Trade features significantly in this first edition of Across the EUniverse for the year 2017. It cannot be otherwise. US President Trump has said that he will change US trade policy building barriers to market access and forcing US companies to manufacture at home. China President Xi has said that China promotes barrier free trade so long as the barriers are in third countries (not in China). The EU is in the process of reforming its trade defence instruments and digesting how a post Brexit world will look.
This change in trade is evidence of wider change that is taking place around us and which is likely to continue into 2017. There will be federal elections in Germany and national elections in France. If Italy gets to change its electoral law there may well be an election in Italy. Will the forces that backed President Trump in the US win in the EU as well. The country most likely to change is the Netherlands, once a bastion of openness but now toying with the idea of giving the most votes to an anti-Islam party.

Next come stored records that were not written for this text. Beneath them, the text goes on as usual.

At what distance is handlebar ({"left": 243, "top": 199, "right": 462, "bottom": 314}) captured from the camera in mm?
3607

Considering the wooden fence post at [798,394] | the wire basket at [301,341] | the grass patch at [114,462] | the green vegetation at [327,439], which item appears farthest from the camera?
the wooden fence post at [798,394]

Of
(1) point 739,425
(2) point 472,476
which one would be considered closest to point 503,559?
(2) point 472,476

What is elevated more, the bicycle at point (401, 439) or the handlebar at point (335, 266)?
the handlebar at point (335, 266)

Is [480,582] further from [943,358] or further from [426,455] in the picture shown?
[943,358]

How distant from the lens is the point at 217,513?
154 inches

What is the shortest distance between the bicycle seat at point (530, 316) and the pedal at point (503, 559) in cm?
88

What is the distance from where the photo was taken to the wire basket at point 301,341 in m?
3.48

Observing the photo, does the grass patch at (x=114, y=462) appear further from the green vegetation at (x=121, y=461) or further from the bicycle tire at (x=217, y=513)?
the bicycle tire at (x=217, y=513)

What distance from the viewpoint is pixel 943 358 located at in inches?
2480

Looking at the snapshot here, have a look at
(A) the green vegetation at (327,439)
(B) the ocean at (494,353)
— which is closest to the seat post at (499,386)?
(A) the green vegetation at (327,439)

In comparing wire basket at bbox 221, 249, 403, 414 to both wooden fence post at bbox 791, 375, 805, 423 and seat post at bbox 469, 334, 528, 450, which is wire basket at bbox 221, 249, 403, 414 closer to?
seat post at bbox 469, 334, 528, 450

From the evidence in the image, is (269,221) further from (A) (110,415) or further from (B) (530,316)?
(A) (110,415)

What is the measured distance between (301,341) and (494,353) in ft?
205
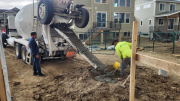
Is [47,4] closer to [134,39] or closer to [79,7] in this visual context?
[79,7]

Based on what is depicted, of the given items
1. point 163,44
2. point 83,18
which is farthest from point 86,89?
point 163,44

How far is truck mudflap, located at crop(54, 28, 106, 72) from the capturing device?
18.5ft

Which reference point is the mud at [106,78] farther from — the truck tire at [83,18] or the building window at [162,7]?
the building window at [162,7]

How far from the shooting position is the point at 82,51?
608cm

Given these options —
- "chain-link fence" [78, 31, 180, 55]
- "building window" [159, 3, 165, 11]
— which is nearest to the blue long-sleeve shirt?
"chain-link fence" [78, 31, 180, 55]

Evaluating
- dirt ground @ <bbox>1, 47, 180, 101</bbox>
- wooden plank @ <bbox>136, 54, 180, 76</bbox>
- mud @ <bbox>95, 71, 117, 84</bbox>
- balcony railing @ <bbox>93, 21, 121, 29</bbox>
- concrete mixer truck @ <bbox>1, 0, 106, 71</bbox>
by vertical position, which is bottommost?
dirt ground @ <bbox>1, 47, 180, 101</bbox>

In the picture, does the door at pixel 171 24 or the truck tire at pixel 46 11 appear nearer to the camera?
the truck tire at pixel 46 11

In this issue we look at the legal debate concerning an Italian exit from the Euro; a comparison between Trump and Xi approach on the concept of trade; some consequences of the excessive length of court proceeding; we also examine the advantages of the new italian “rent to buy” agreement; as well as the Multilateral Investment Court; an overview of the service sector; a further examination of the trade consequences of Brexit and finally the advantages or disadvantages of enhancing the bilateral framework between EU and US in the field of energy.